Regulating Electronic Structure of Single-Atom Catalysts toward Efficient Bifunctional Oxygen Electrocatalysis

Electronic structure of single-atom catalysts (SACS) is critical for bifunctional oxygen electrocatalysis by adjusting the binding energy in oxygen-containing intermediates. However, the regulation of electronic structure has always been a challenge to improve catalytic reactivity. Herein, by introducing a heterogenous metal, the electronic structure through a direct bonding interaction to the active center atom is effectively adjusted. Partial charge transfer between the two atoms optimizes the binding energy of intermediates and reducing the energy barrier of the catalytic reaction. Theoretical calculations confirm these effects and the uniform distribution of 3d orbitals, leading to the improvement of bifunctional oxygen electrocatalytic reactivity. Benefiting from these attributes, the as-constructed bifunctional catalyst enables outstanding electrocatalytic performances in both oxygen reduction and hydrogen oxidation in various energy storage systems. The generality and expandability of this strategy is demonstrated by further successful development of other dual-metal catalysts systems with various active metals.

Automated summary

The electronic structure of single-atom catalysts (SACS) plays a critical role in bifunctional oxygen electrocatalysis.
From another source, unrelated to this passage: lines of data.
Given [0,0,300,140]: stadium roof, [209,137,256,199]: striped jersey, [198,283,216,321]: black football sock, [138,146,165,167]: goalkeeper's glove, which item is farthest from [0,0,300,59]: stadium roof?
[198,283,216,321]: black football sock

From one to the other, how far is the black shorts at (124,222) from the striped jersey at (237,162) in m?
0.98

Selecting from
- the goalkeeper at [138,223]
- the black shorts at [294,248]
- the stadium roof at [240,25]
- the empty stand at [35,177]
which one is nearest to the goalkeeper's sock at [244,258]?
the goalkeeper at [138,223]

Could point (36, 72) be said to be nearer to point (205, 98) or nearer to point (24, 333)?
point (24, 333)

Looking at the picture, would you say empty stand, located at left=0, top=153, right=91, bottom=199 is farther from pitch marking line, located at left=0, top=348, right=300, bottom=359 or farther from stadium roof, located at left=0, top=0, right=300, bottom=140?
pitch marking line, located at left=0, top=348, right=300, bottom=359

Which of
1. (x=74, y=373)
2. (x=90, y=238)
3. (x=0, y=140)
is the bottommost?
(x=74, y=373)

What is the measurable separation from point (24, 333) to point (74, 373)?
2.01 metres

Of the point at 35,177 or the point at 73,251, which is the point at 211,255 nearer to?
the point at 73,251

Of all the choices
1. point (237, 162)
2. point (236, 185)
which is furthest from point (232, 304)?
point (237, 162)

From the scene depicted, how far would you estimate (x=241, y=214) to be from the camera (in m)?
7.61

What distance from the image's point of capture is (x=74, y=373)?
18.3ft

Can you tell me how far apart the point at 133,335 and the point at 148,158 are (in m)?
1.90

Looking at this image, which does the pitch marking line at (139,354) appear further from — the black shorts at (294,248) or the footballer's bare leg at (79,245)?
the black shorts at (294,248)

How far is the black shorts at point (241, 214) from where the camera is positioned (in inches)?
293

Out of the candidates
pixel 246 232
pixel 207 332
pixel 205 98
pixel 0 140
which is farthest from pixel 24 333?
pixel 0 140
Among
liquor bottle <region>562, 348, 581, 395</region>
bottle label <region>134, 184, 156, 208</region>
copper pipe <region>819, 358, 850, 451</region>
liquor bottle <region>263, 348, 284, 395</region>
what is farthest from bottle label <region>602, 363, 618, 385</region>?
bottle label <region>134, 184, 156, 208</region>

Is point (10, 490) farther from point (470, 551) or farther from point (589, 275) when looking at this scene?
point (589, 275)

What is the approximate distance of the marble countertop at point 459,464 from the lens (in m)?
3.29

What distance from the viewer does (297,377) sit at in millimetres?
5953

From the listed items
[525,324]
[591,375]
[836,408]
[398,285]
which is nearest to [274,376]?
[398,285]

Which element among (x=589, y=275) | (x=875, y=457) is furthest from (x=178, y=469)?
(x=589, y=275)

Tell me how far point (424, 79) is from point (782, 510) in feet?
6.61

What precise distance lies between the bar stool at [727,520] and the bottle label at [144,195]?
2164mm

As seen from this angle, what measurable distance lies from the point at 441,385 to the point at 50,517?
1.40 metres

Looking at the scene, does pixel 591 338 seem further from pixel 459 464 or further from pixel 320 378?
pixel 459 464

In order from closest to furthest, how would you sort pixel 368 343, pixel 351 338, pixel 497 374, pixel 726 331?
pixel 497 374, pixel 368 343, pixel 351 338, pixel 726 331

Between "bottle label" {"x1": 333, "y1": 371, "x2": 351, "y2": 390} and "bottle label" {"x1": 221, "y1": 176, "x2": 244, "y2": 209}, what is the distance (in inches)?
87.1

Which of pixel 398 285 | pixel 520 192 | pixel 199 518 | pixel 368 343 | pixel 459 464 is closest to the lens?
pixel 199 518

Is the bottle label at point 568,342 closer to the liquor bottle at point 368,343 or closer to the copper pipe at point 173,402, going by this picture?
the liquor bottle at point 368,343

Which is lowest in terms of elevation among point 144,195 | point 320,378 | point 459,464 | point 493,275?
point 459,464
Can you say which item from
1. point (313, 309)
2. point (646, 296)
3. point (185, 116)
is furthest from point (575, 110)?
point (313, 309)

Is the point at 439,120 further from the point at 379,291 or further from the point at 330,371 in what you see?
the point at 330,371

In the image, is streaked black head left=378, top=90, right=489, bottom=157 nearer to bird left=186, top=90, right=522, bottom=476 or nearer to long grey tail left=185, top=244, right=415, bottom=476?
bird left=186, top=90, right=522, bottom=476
In this study, the electronic structure was effectively adjusted by introducing a heterogenous metal that bonded directly to the active center atom. This adjustment resulted in optimized binding energy and reduced energy barriers for catalytic reactions. Theoretical calculations confirmed these effects and the uniform distribution of 3d orbitals, which improved the bifunctional oxygen electrocatalytic reactivity. The constructed bifunctional catalyst exhibited outstanding electrocatalytic performances in various energy storage systems. The generality and expandability of this strategy were demonstrated by the successful development of other dual-metal catalysts systems with different active metals.